2) Early responsibility makes a good leader
Most people who were raised on a farm can probably relate to this one. At a young age, you are given freedom with responsibility. You babysit younger siblings and you are trusted to be home alone from early age. As most farm kids, I learned to drive a car in my early teens. This was quickly expanded to tractors and wheel loaders. I was, usually, aware of my responsibilities. I must admit, however, that I at an early age drove a Ford Transit up a very slippery hill at home. The car ended up sideways. My mom was not very happy about it.
I also had a summer job, in addition to the work on the farm, during my teens. Being a tourist guide in Grønligrotten was the first place of work for many of the youth in my valley. Things usually went well. However, with a bit of claustrophobia, I was not very happy when the tourists wanted to crawl around in the labyrinth. You just had to brace yourself. You were given a responsibility as a guide, and it had to be taken care of in the best possible way. The tourists had to be guided in a safe manner, in both Norwegian, English and German.
This experience is a big part of me. I feel a great responsibility for those close to me, my assignments and my deliverables. And I have a strong hand on the wheel, if the going gets tough.

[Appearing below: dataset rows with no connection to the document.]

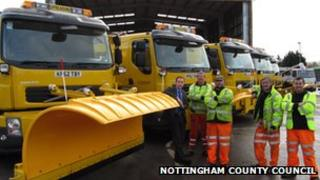 Gritters based at the Gamston depot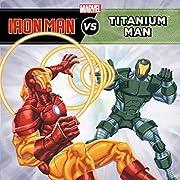 Iron Man vs. Titanium Man (A Marvel Super…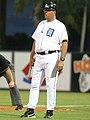 Coach Santovenia (7588473526) (cropped).jpg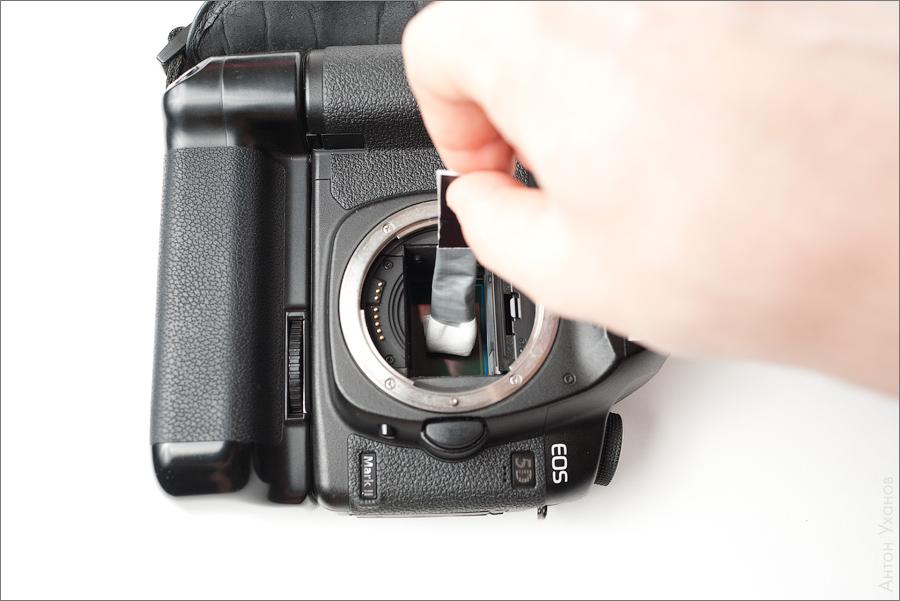 чистка матрицы фотоаппарата сжатым воздухом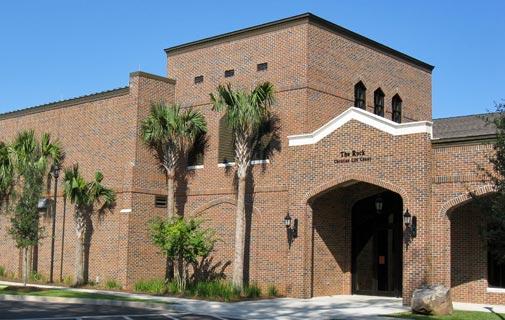 Fairhope United Methodist Church Christian Life Center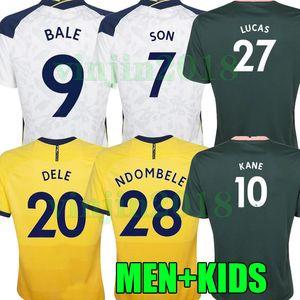 20 21 Домашний дом 9 Bale ReguiLon Футбол для футбола Kane Son Bergwijn Ndombele 2020 2021 Lucas Footbool Футбольные рубашки Lo Celso Home Men + Kids Kit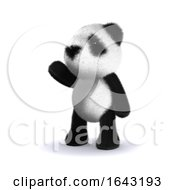 3d Pointing Panda by Steve Young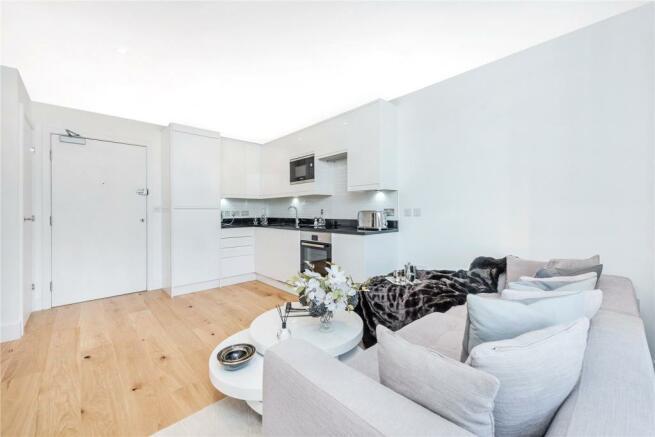 Sofa View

3) Good teamwork and safety is crucial!
A farm is a family business. Teamwork is absolutely crucial to keep things running. During lumbering work, my big sister handled the tractor and the winch. I ran with the wire around my waist up and down the hillsides. Dad handled the chainsaw. My little sister took care of the cut off branches. We rotated the tasks. We were not allowed to handle the chainsaw, and we quickly learned to be observant of which direction the trees fell.
In our spare time, the three sisters often went on small expeditions in the forest and mountains. Safety was a top priority. We had a thin nylon cord around the waist of the youngest when we hoisted her and our backpacks up steep cliffs.

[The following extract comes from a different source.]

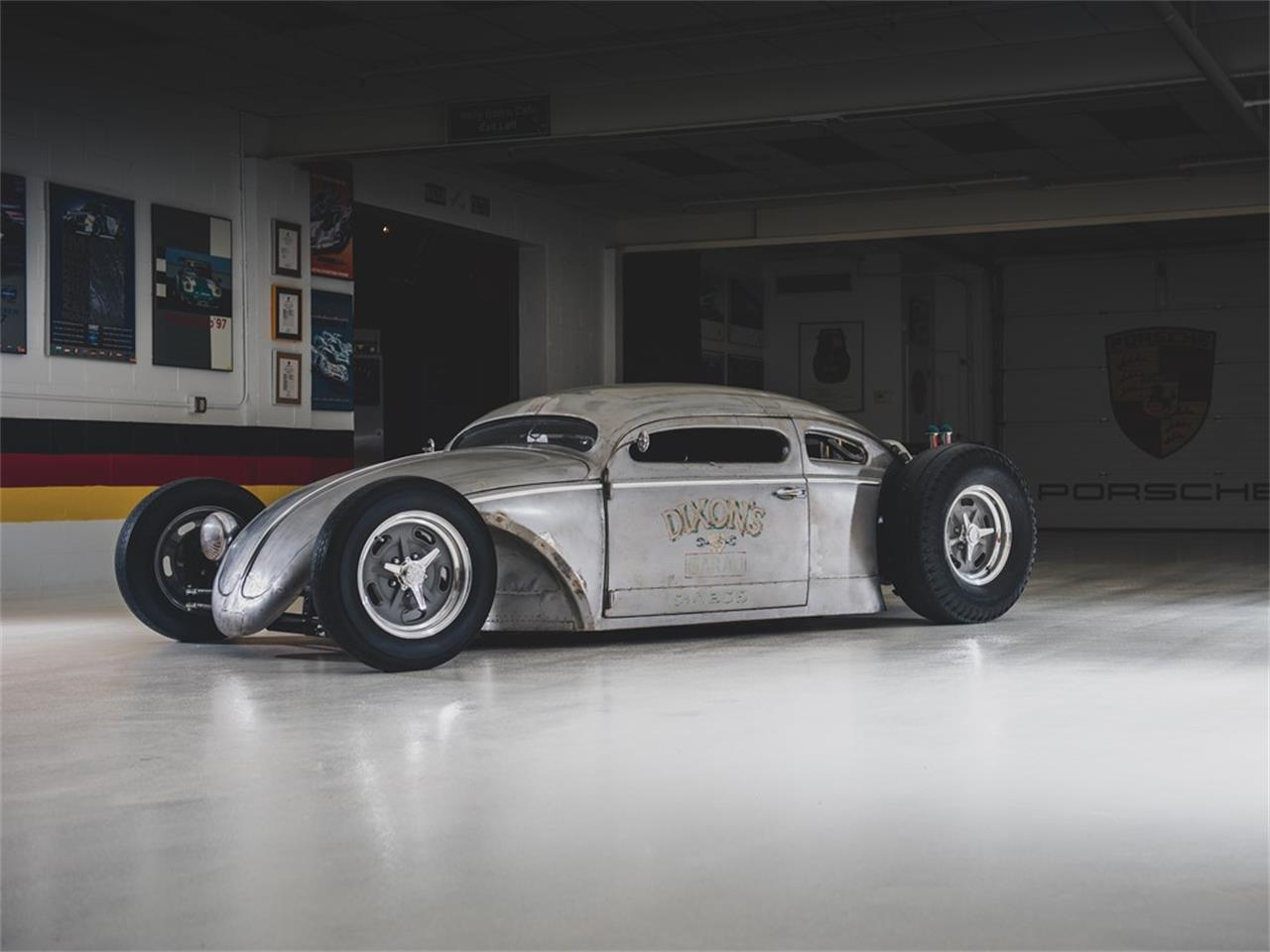 Large Picture of '56 Beetle - QWTE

Teamwork, with clear roles and good cooperation, is crucial in the kinds of projects I usually lead. The same is true for quality assurance.
4) Harsh weather creates a strong survival instinct!

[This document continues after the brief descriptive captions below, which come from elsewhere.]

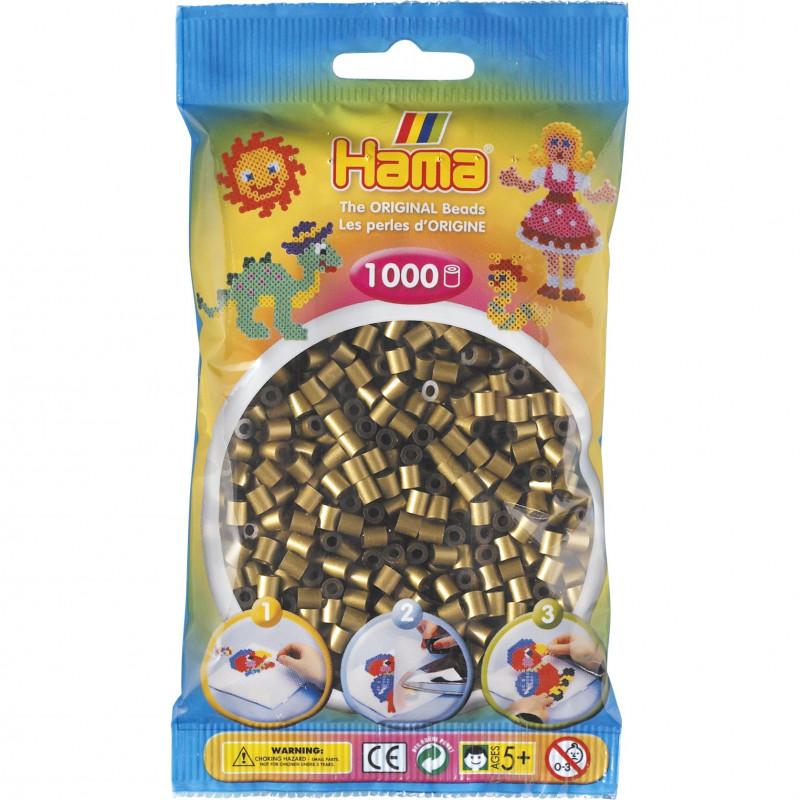 Hama strijkkralen 63 Brons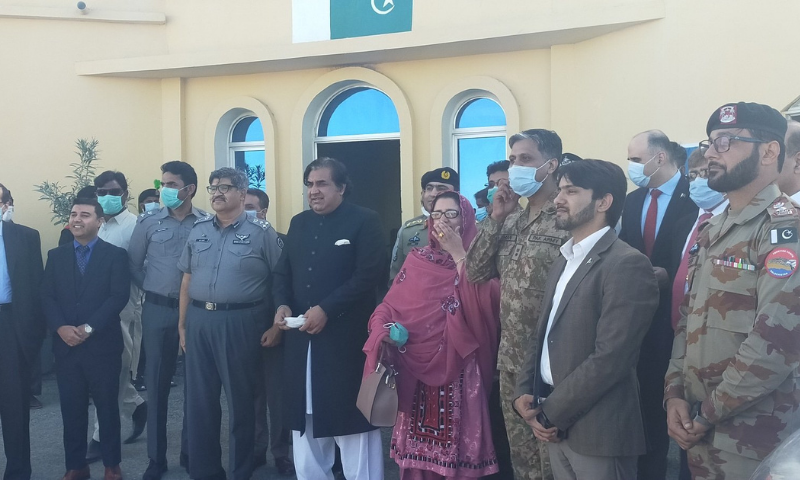 Minister for Defence Production Zubaida Jalal opened another official border crossing point with Iran in Gwadar on Saturday. — Photo courtesy Assistant Commissioner Gwadar Twitter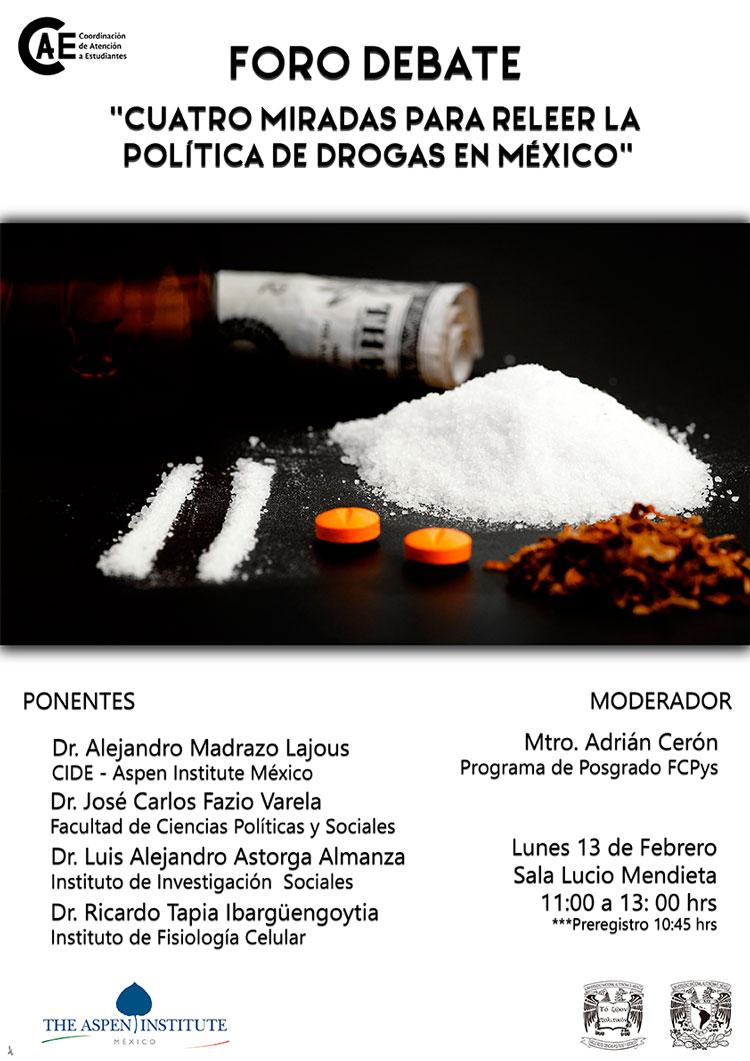 Foro-Debate-Cuatro-PD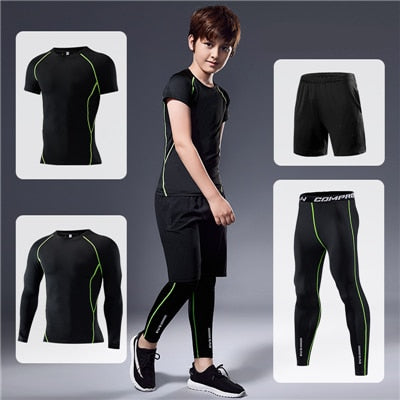 Reflective  Set Kids Running Sport Suit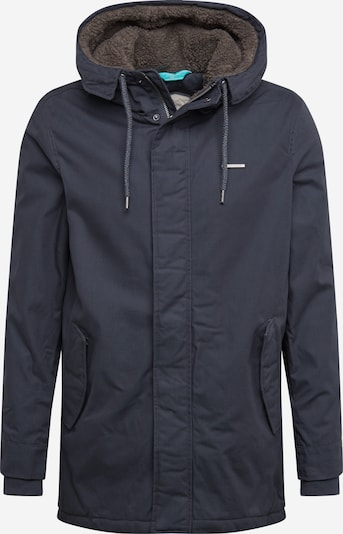 Ilga žieminė striukė 'Mr Smith' iš Ragwear , spalva - tamsiai pilka, Prekių apžvalga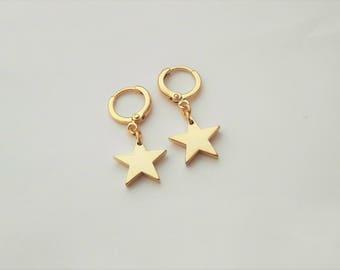 Gold Star Earrings, Star Hoop Earrings, Best Friend Gift, Star Shape Hoops, Minimalistic Star Charm Earrings, Small Hoops, Rock / E525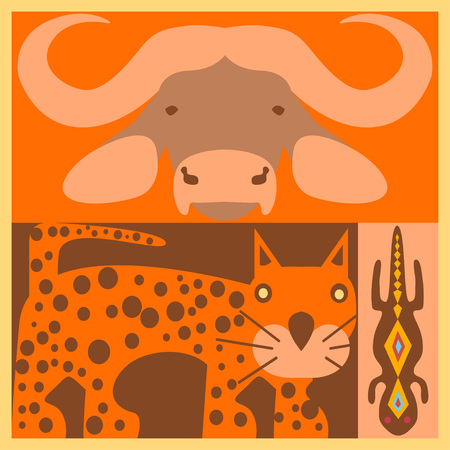 leopard gecko: Vector set of African animals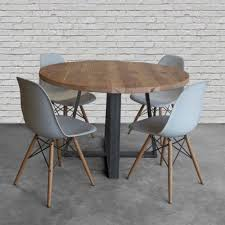 Lowes Round Wood Table Top Outstanding Diy Reclaimed Dining Luxury Room With 2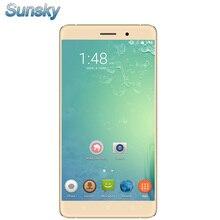 Майя 5.5 дюймов HD Android 6.0 Смартфон BLUBOO MTK6580 Quad Core 2 ГБ RAM 16 ГБ ROM 3 Г GSM GPS 8.0MP 13.0MP Камеры Мобильного телефон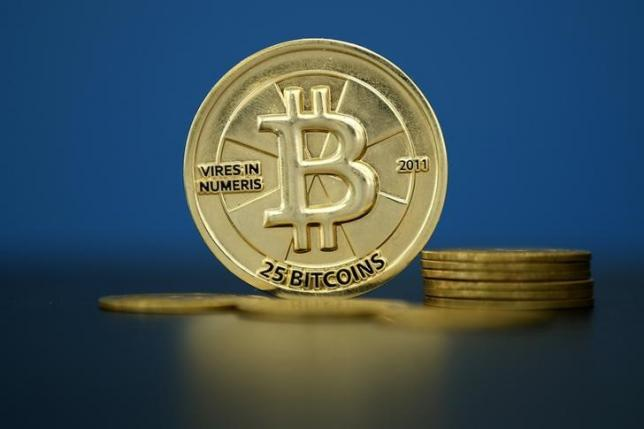L'Australie considère le Bitcoin comme une monnaie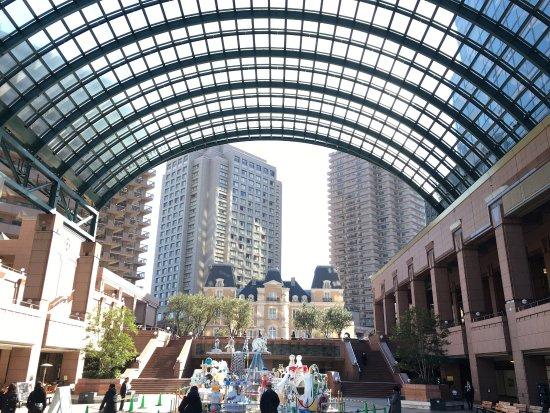 惠比寿公园综合商业区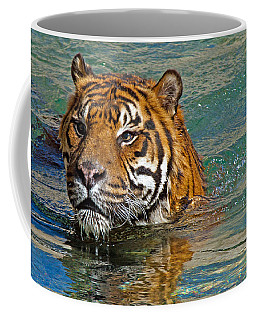 Swimming Tiger Coffee Mug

The weather can be harsh up north. Autumn storms often lead to electricity outage. It could last for a long time. Kerosene lamps and candles were always placed strategically around in the house. On the way to school, we would often meet “the king of the Norwegian forest” (aka the moose), but they did not scare us kids.
The winter was often very cold and snowy. For me, Christmas means 30 degrees Celsius below zero. Cars that froze, jumper cables and antifreeze are things that must be handled as a matter of course. The Christmas dress and hairstyle had to fit inside coveralls and woolen hats.
My head is still cool in situations that distress the plans that have been made. And I still love it when it snows sideways.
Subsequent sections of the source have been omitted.